For weeks, House Speaker Richard Corcoran, R-Land O'Lakes, planned to shake things up at Florida's state-run property insurer, Citizens Property Insurance Corp. Then Citizens got wind of Corcoran's plan and it all fell apart.
As speaker, Corcoran gets two plum appointments to Citizens' nine-member board that decides insurance rates for homeowners in much of Florida. His choice for one of them was his friend Mike Fasano (pictured), the Pasco tax collector, who as a Republican lawmaker was a persistent thorn in the insurance industry's well-heeled side.
Corcoran wanted Fasano to take the place of Chris Gardner, an Orlando insurance executive and ally of Citizens chief executive Barry Gilway, whose term expired Monday. Fasano was sure to make life miserable for Gilway.
But before Corcoran could appoint Fasano, two Gilway advisers raised a red flag, that because Fasano is an elected constitutional officer, his membership on Citizens' board might violate Florida's ban on dual officeholding by public officials, who can't simultaneously hold two positions with sovereign political power.
"They raised a question of whether that would be an issue," Citizens spokesman Michael Peltier said of Citizens' top lawyer and legislative affairs director. "They said, 'There may be issues here that you may want to take a look at.'"
Peltier said Citizens board members have power to approve assessments -- in effect, taxes -- on most lines of insurance if Citizens' cash surplus is drained after a major storm. But the question is whether a Citizens board membership constitutes an "office," with sovereign power, under the state Constitution.
This issue should have been checked out long ago, but apparently wasn't. A Times/Herald request for a legal opinion turned up nothing Monday. But if Corcoran insisted on appointing Fasano and a court later found that it violated the dual officeholding ban, Fasano could lose his $144,000-a-year tax collector's job. That's too big a risk, but Fasano also doesn't want Citizens blocking him by raising speculative questions.
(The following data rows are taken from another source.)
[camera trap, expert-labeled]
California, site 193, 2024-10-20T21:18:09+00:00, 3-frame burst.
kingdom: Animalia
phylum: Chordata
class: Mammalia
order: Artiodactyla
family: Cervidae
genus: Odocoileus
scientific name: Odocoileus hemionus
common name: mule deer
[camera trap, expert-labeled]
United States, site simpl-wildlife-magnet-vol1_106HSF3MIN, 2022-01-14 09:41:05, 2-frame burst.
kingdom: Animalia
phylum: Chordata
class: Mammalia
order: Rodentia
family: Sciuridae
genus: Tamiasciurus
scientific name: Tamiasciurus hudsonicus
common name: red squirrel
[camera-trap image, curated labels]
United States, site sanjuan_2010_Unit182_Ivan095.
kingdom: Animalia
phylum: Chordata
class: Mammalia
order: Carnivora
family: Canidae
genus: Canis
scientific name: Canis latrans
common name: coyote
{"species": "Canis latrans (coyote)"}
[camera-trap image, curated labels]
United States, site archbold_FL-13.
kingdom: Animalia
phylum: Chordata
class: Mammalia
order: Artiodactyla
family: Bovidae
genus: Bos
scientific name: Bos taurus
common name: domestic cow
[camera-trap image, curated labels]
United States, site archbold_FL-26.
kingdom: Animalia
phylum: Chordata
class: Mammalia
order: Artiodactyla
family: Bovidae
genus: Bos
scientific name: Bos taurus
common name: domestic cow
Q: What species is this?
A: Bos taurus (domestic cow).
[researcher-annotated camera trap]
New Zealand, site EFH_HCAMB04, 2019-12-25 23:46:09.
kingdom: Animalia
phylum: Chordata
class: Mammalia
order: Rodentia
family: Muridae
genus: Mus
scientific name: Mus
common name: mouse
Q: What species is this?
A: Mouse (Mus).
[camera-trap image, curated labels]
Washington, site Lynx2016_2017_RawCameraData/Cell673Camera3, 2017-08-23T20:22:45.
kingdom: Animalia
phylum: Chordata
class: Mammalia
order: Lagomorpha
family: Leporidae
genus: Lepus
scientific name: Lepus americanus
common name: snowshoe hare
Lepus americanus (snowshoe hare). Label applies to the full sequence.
The obvious solution: ask Attorney General Pam Bondi for an advisory legal opinion. In 2013, Bondi ruled that an elected Aventura city official could also serve on the special district board that runs Tri-Rail, the commuter train in South Florida. Florida's dual officeholding prohibition is nebulous and subject to interpretation and officials often are guided by the Supreme Court's rulings on it.
Corcoran could not be reached Monday. The speaker's office declined to comment. Fasano called the episode "absurd" and said: "Nobody in Tallahassee is challenging Citizens. Nothing has changed. The special interests are still in charge."